Document passage ▸

Here is how you set up the wireless security section of your router to support WPA2. In our examples here, we chose WPA2-AES. Here's a screenshot for the Belkin router:

 


You'll notice that you can obscure the key from being shown on the screen, which is a nice feature. That is the PSK that we mentioned earlier. Keep track of this; you'll need it later.

With this recipe, I also tried a Netgear WNR854T router, which didn't need any firmware update to support WPA2. Here is the screenshot from the Netgear router, where you can see the shared passphrase on the screen in the clear:

 


If you are using Apple's Airport router, you need to download the patch for Airport 4.2 here.

Step 4. Finishing the configuration: Now comes the fun part. Once you have your routers set up, you need to get the clients working properly. I'll show you the screens for Windows, but the Mac is similar.

Material ▸
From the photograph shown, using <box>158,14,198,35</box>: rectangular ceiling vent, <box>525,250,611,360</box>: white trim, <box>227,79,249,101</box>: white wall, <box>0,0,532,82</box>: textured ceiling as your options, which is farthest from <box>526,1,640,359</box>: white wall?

Problem set ▸
1. Set down the part of the WPA2 router instructions starting at "Here is how" and ending at "need it later.".
2. In the WPA2 router instructions, which Netgear router model was tried that needed no firmware update to support WPA2?

Results for each task ▸
1.
Here is how you set up the wireless security section of your router to support WPA2. In our examples here, we chose WPA2-AES. Here's a screenshot for the Belkin router:

 


You'll notice that you can obscure the key from being shown on the screen, which is a nice feature. That is the PSK that we mentioned earlier. Keep track of this; you'll need it later.

2. The Netgear WNR854T.